WHAT THE TASK ASKS:
Show every line of the entries below that contains the word "arched", copied in full.

Entries from a spatial question set

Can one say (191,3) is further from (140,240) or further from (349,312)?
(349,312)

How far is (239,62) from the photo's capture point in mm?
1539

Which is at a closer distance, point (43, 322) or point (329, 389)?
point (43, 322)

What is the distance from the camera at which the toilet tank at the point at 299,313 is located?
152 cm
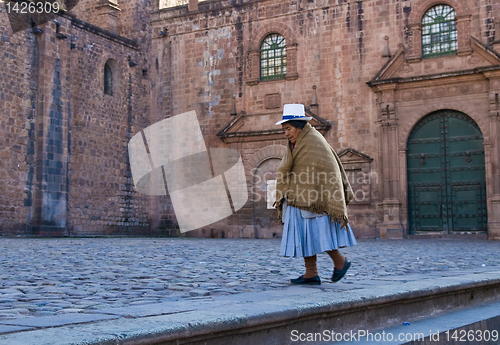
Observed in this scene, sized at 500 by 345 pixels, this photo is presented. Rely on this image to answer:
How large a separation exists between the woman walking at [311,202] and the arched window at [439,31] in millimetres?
14873

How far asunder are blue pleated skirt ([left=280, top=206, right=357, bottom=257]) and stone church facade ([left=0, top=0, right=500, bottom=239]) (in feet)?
45.2

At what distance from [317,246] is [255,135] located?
16.3m

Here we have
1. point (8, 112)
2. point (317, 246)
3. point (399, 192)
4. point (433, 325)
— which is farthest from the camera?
point (399, 192)

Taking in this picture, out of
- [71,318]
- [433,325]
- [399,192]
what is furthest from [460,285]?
[399,192]

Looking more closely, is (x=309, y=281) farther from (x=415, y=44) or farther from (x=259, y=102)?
(x=259, y=102)

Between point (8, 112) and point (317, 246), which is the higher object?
point (8, 112)

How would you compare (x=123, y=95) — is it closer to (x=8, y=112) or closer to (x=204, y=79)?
(x=204, y=79)

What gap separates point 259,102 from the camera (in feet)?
71.6

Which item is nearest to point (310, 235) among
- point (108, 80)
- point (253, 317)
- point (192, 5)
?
point (253, 317)

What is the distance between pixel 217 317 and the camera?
305 cm

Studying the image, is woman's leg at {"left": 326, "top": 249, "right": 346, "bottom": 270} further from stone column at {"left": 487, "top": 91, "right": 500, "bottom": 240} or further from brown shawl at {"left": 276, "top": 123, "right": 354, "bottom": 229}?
stone column at {"left": 487, "top": 91, "right": 500, "bottom": 240}

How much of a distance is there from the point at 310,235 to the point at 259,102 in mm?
16569

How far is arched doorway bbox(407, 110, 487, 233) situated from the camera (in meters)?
18.7

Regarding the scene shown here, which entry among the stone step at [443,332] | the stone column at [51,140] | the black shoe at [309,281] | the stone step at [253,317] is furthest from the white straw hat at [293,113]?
the stone column at [51,140]
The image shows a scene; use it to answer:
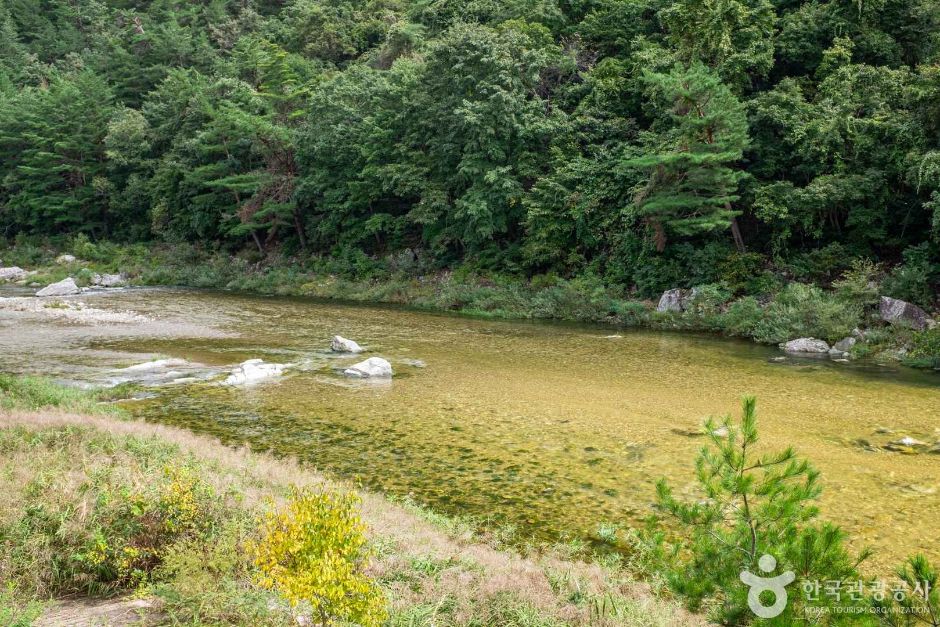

TASK RESPONSE:
How large a separation exists between the woman walking at [311,202] and the arched window at [439,31] in millimetres?
How far is arched doorway bbox(407, 110, 487, 233) situated from the camera (in meters)?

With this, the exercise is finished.